Tanpa kantuk yang sangat, rasanya Si Kijing tidak akan pernah bisa tidur. Saat matanya mulai terasa rapat, tapi tiba-tiba muncul sosok wanita kejutkan kantuk dan lamunan!

"Saha...!!!" Teriak Si Kijing, terkejut.

"Saha èta?", tanya Si Kijing dengan suara agak pelan.

Wajahnya mendongkak ke depan, seperti tidak yakin dengan apa yang ia lihat. Tampak seperti melihat wajah dan dada yang pernah ia kenali. Di ujung halaman rumah Kades Adiwira, di tepi kebun, Nyai Arsawati sunggingkan senyuman manisnya. Lambaikan tangan, isyarat ajak Si Kijing untuk mendekatinya.

Si Kijing berdiri terperanjat, balas senyuman Nyai Arsawati. Tanpa berpikir lagi, menghambur dekati perempuan bertelanjang dada itu. Wanita cantik, yang bertubuh sintal, berkulit sawo matang, bertelanjang dada, yang sungguh ia kenal sewaktu tersesat di jurang hutan sukma.

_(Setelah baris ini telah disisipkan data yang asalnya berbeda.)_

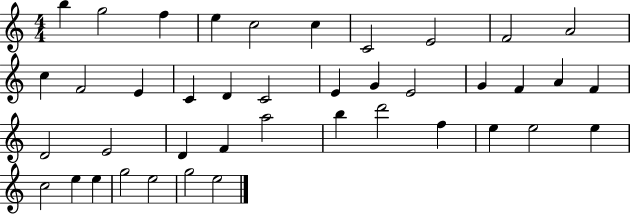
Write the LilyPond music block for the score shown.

{
  \clef treble
  \numericTimeSignature
  \time 4/4
  \key c \major
  b''4 g''2 f''4 | e''4 c''2 c''4 | c'2 e'2 | f'2 a'2 | \break c''4 f'2 e'4 | c'4 d'4 c'2 | e'4 g'4 e'2 | g'4 f'4 a'4 f'4 | \break d'2 e'2 | d'4 f'4 a''2 | b''4 d'''2 f''4 | e''4 e''2 e''4 | \break c''2 e''4 e''4 | g''2 e''2 | g''2 e''2 | \bar "|."
}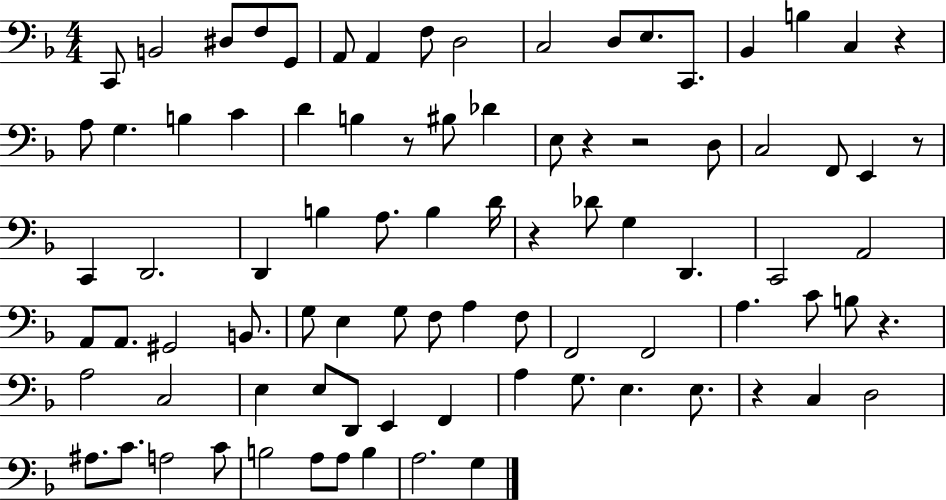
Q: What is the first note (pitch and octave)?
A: C2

Sosok yang senantiasa hantuinya setiap malam.

Hatinya senang bukan kepalang, wanita yang teramat ia rindukan. Kini ada di hadapan. Hampir diraihnya tubuh 'Sang Pujaan Syahwat'. Tiba-tiba Nyai Arsawati berbalik badan, berlari menjauh. Tapi senyum, tatapan mata dan lambaian tangan Nyai Arsawati isyaratkan agar Si Kijing mengejarnya. Seperti mengajaknya menuju 'jurang kenikmatan'.

"Nyai....!!!", teriak Si Kijing di kegelapan malam. Habis sudah kesadarannya, Si Kijing terus mengejar.

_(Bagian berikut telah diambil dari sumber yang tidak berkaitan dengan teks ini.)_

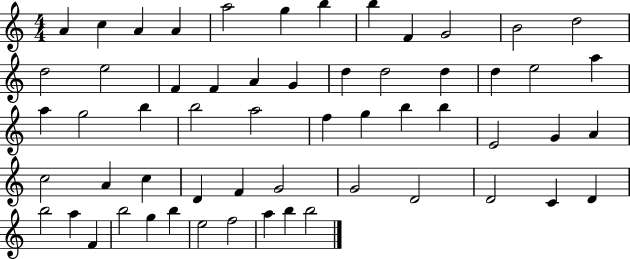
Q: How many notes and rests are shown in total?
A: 58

Nyai Arsawati terus berlari, sesekali menoleh ke belakang. Menggoda, menantang Si Kijing untuk terus dan terus mengejarnya. Tanpa sadar Si Kijing masuk jauh ke dalam hutan. Lelah, kerinduan dan syahwat saling menguatkan.

Semakin dalam dan semakin dalam masuki hutan, kegelapan malam semakin diabaikan. Tibalah di ujung hutan, melompat ke padang rumput luas nan hijau yang tak berujung. Mungkin ini halaman surga, pikir Si Kijing.

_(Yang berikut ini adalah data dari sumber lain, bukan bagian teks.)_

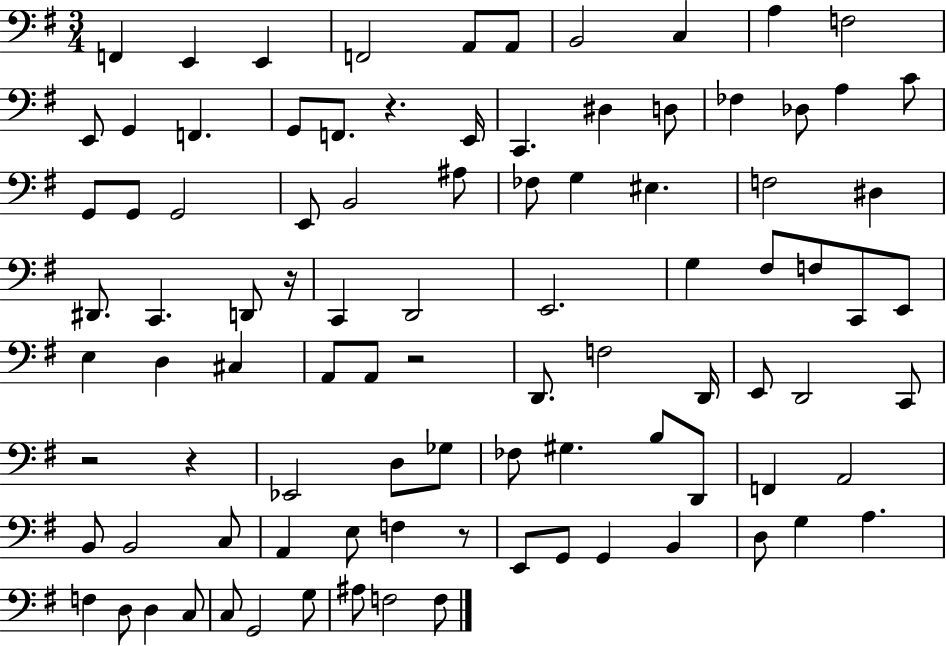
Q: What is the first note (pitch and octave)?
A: F2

Seolah melompat ke dimensi lain, seketika langit menjadi siang, sangat terang dan hangat. Hamparan rumput semakin indah. Jika berguling-guling berduaan di rerumputan seperti di film india, pasti akan terasa sangat romatis.

Si Kijing berhenti, lambaikan tangan tanda menyerah. Nyai Arsawati menoleh, ikut hentikan larinya. Dengan nafas terengah-engah, Si Kijing menggelepar terlentang di rerumputan indah.

Ilustrasi

Tengadah memandang indah langit biru terang sayup, seraya berkata lirih, "Nyai hayu...nyai hayu...akang teu kuat...", kejantanannya berdetak mengeras.

Nyai Arsawati menunduk, memandang wajah Si Kijing dengan mesranya. Senyumnya seakan jadi jawaban 'iya' pada ajakan syahwat Si Kijing. Tiba-tiba....Nyai Arsawati duduk mesra di bawah perut Si Kijing. Si Kijing membucah isi dada. Degup lelah nafasnya berganti menjadi degup gelinjang nafsu syahwat.

"Ini kesempatan yang ingin ku curi waktu itu", gumamnya dalam hati.

Tatatapan selembut sutera Nyai Arsawati, mendorong Si Kijing untuk segera lampiaskan hasrat. Diraihnya buah-buah Nyai Arsawati. Bibir Nyai Arsawati hampir mendarat di bibir Si Kijing, Nyai berbisik:

"Cèp gugah...cèp! Hujan. Ngalih ka lebet. Isin, seueur tamu....", ujar Adiwira. Sang Kades pagi itu kedatangan banyak tamu.

Si Kijing bangun dari kursi tepas, hari sudah terang.

"Anying...!!!", gumamnya kesal. Hampir saja Adiwira diludahi.